Lippincott's Magazine of Popular Literature and Science eBook

This eBook from the Gutenberg Project consists of approximately 276 pages of information about Lippincott's Magazine of Popular Literature and Science.

Lippincott's Magazine of Popular Literature and Science eBook

This eBook from the Gutenberg Project consists of approximately 276 pages of information about Lippincott's Magazine of Popular Literature and Science.

At length we entered the station of Epernay.  There I received my first shock in learning that the only return-train stopping at Noisy was one which left at midnight, and would land me in the extreme suburbs of Paris at three o’clock in the morning.

Our friend Grandstone, whom we found amazing the streets of Epernay with a light American buggy drawn by a colossal Morman horse, received us with still more surprise than delight.  He had relapsed into plain James, and had never dreamed that his second baptism would bear fruit.  Besides, he proved to us that we were in error as to the date.  The feast of Saint Athanasius, as he showed from a calendar shoved beneath a quantity of vintners’ cards on his study-table, fell on the second of May, and could not be celebrated before the evening of the first.  It was now the thirtieth of April.  He invited us, then, for the next day at dinner, warning us at the same time that the evening of that same morrow would see him on his way to the Falls of Schaffhausen.  This idea of dining with an absentee puzzled me.

[Illustration:  The beggar who drank champagne.]

We both laughed heartily at the engineer’s mistake of twenty-four hours, and he for his part made me his excuses.

Athanasius—­whose name I obstinately keep, because it gives him, as I maintain, a more distinct individuality,—­Athanasius happened to be driving out for the purpose of collecting some friends whom he was about to accompany to Schaffhausen, and whom he had invited to dinner.  He contrived to stow away two in his buggy, and the rest assembled in his chambers.  We dined gayly and voraciously, and I hardly regretted even that old hotel-dinner at Interlaken, when the landlord waited on us in his green coat, and when Mary Ashburton was by my side, and when I praised hotel-dinners because one can say so much there without being overheard.

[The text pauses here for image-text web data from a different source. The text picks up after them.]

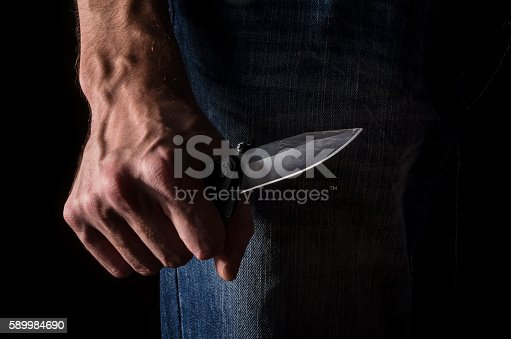 istock The man with a knife in a hand. Closeup. 589984690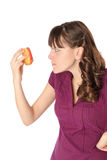 Girl unhappy with donut Royalty Free Stock Image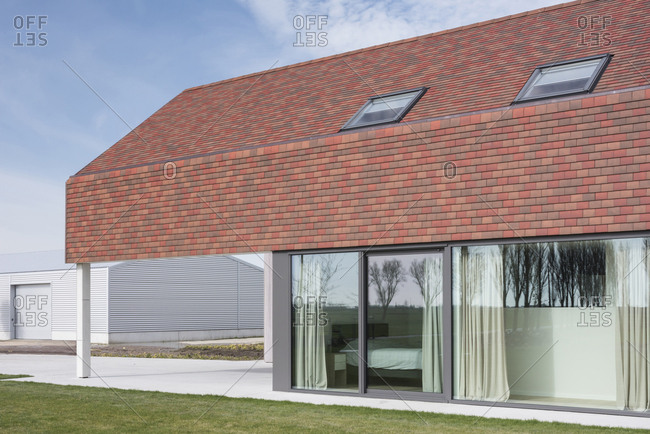 Red roof of modern home with skylights and glass walls reflecting the farmland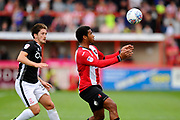 Reuben Reid (33) of Exeter City shields the ball from Alex Woodyard (30) of Lincoln City during the EFL Sky Bet League 2 match between Exeter City and Lincoln City at St James' Park, Exeter, England on 19 August 2017. Photo by Graham Hunt.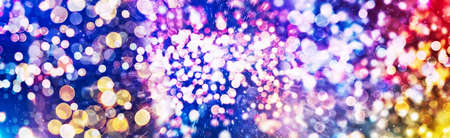 Abstract Festive background. Glitter vintage lights background with lights defocused. Christmas and New Year feast bokeh background with copyspace. Фото со стока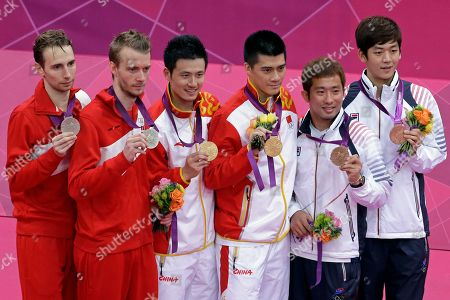 Gold medalists, China's Cai Yun, third from left, Fu Haifeng, third from right, silver medalists, Denmark's Mathias Boe, far left, Carsten Mogensen, bronze medalists, South Korea's Chung Jae-sung and Lee Yong-dae, far right, pose in the podium of the men's doubles badminton at the 2012 Summer Olympics, in London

Dinner over, we went out for a stroll through the town.  The city of Epernay offers little remarkable except its Rue du Commerce, flanked with enormous buildings, and its church, conspicuous only for a flourishing portal in the style of Louis XIV., in perfect contradiction to the general architecture of the old sanctuary.  The environs were little note worthy at the season, for a vineyard-land has this peculiarity—­its veritable spring, its pride of May, arrives in the autumn.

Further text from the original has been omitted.